Голев по-отечески положил тяжелую руку Тане на плечо:

— Горе, доченька, горе народное!

Таня в смятении глядела на жуткие лица распятых, на их руки, затекшие кровью, на истерзанные тела. Как страшно им было умирать!

Ей вспомнилась вдруг новогодняя ночь и рассказ Азатова про немецких карателей. А может, и его родные на таком же кресте? А может, и ее мать замучена вот так же?

— Крепись, доченька, крепись, милая, — как мог, успокаивал ее Тарас.

Прозвучала командами колонна тронулась по этому чудовищному коридору смерти. В тяжелой поступи солдат чувствовалась такая грозная сила, перед которой не устоять никакому врагу. Прошли мимо огромного щита, на котором красным, будто кровью казненных, было написано: «Воин! Запомни и отомсти!», а по колонне из конца в конец уже неслось грозное:

— Месть!

— Месть!

— Месть!

Полк заночевал в небольшом городке. Голев продрог за день, и его знобило. Наскоро поужинав, он забрался на печь и с наслаждением растянулся на горячих кирпичах. Хотелось уснуть и забыться от всего, что довелось увидеть, но сон не шел.
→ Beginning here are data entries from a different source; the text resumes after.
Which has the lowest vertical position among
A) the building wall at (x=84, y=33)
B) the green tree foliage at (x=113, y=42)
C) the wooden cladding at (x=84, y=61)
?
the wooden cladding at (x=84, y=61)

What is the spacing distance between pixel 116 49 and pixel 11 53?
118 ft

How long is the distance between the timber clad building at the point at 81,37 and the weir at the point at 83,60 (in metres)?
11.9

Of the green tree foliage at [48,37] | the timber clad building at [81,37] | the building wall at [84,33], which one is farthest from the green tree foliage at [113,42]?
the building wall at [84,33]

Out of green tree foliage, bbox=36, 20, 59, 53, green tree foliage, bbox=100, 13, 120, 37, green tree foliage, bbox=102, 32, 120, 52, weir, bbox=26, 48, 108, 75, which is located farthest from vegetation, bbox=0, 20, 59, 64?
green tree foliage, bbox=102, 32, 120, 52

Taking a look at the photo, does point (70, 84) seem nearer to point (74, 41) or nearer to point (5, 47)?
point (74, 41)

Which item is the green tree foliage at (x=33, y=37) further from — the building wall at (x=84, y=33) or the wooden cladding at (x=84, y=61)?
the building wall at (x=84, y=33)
Перед глазами стояла страшная картина разгула смерти. Бойцы пили чай, а старик хозяин рассказывал про черные дни оккупации.

— Мало осталось людей в городе, очень мало. Вон на площади серый двухэтажный дом, — подошел он к окну, — видите, окна в нем кирпичами заложены и оставлены лишь узкие прорези, как в тюрьме. Туда сгоняли девчаток перед отправкой в Германию, на фашистскую каторгу. Тысячами угоняли…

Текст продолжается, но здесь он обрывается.